L.B. v. Naked Truth: the naked truth about the so-called targeted-crime defense.

A woman was working the overnight shift as a clerk at an adult video store…

At around 5:30am, a man entered the store.

After walking to the back of the store, the man returned to the front counter, pointed his gun at the woman, and ordered her to give him the money from the register.

He then raped her.

The crime was investigated.  And, the store’s history with criminal violence came to light.

As it turns out, this was not the store’s first rodeo.  

The location had previously been the target of at least four successful armed robberies.  One of these had taken place only two months before the robbery in which the woman was raped.

The woman filed suit against the store, believing that what happened to her was foreseeable and could have been prevented.

The store was shocked by the suggestion.

At trial, they brought in an expert who declared that what happened to her, in fact, could not have been foreseen by them.  In the expert’s opinion, the store’s owner could not have possibly imagined this was going to happen.  This crime, they argued … well, this crime was special.

This, you see, was a victim-targeted crime.

The targeted crime defense, as it has been applied by some courts, is the notion that there is a subset of crimes that are special snowflakes.  Unlike regular crimes, the reasoning goes, these special crimes are not foreseeable and therefore cannot be prevented.


Because unlike regular crimes, these victims were hand-selected by the assailant.

And so, the argument goes, a store or business, or any other establishment that ordinarily would have had a duty to provide protection, is now off the hook. They can wash their hands of the entire matter.
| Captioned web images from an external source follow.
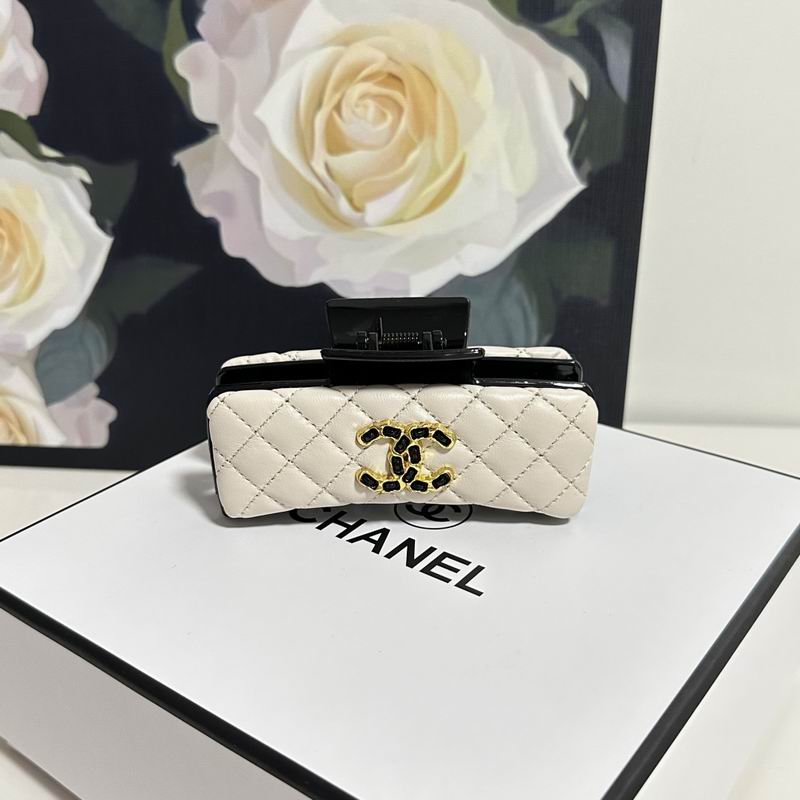 Chanel Hair Grab Clip hh (11)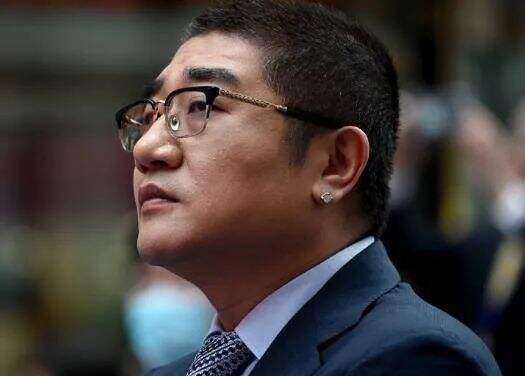 广告人干货库 干货早报:阿里女员工案涉事男领导不构成犯罪;豆瓣暂停回复功能;刘强东卸任京东集团总裁;境外手机号将不能使用微信...-广告人干货库
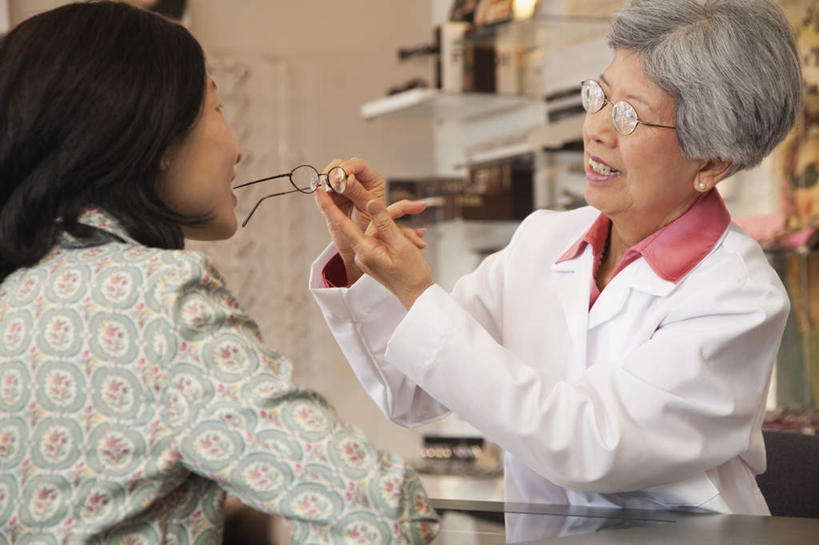 东方人,两个人,商店,站,笑,微笑,露齿笑,横图,室内,白天,正面,工作服,制服,桌面,桌子,亚洲,握,服装,木制,眼镜,拿,拿着,注视,休闲装,黄种人,商铺,衣服,木制品,观察,看,站着,休闲,休闲服,握着,服饰,观看,验光师,察看,关注,近视眼镜,眼镜店,市肆,商号,工作制服,老年女性,女人,女性,中年女性,亚洲人,站立,半身,彩图,工作套服,店铺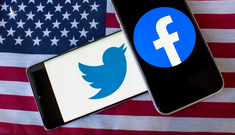 Breitbart: Nhà mạng Internet Mỹ chặn Facebook, Twitter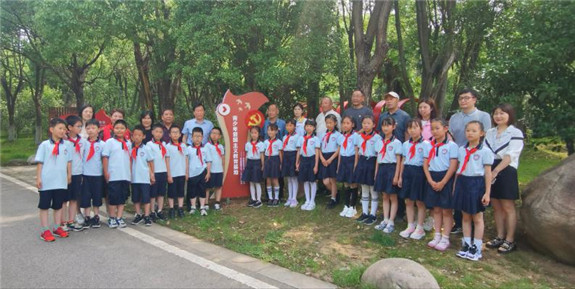 红色教育庆“六一” “德法”同行进樟园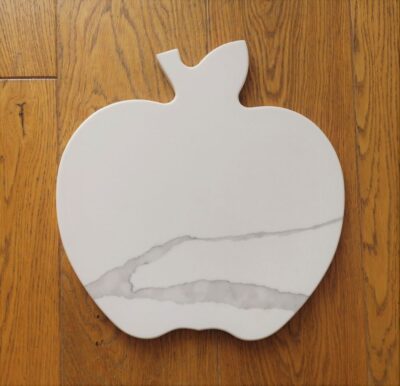 calacatta-quartz-apple-shape-serving-chopping-board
Not their problem.

Because this victim was targeted.

In the woman’s case, the assailant had been found. A man named Jose McCrary.

The woman did not know him.

But this fact – this undisputed fact that the woman did not know the man – was a minor insignificant detail, the store argued. A trifle.

Because the assailant “knew” her.

More specifically, the store introduced evidence from a co-worker at the store who said the assailant had come into the store a few days prior to the assault and had asked for the woman.


This, the store said, is proof that the woman had been specifically targeted, and so, what could the store have possibly done? How could they have possibly known?

The store won at trial.

On appeal, one of the issues the woman raised was what difference does it make that the assailant had already spotted me?

In response, the store maintained that they were entitled to win because, you know, targeted-crime defense.

Forget that the store had been the targeted for prior armed robberies.

Forget that this woman was working the overnight shift at their adult retail store.

Forget that the assailant had robbed the store before raping her.

Forget all of that, they argued, what matters is that the assailant had set his sights on the woman.

This means, they argued, that there was no possible way the store — an adult retail store— could have known that this woman was at risk for being raped.

The co-worker’s statement is proof, they argued, that the store could not have foreseen the rape.

And it is proof, they said, that there is nothing the store could have done to prevent it.

And the court agreed that the co-worker’s testimony could be proof of that.


From the decision L.B. v. Naked Truth III, 117 So.3d 1114 (2012), the co-worker’s testimony:

Yes. I mentioned a gentleman who actually—he stood out because he did something that normal customers don’t do. He walked into the Store. He stopped in front of the ATM machine. … He asked me, was [she] working, and I told him, “She doesn’t work this shift anymore,” and he made a face and turned around and walked out the door.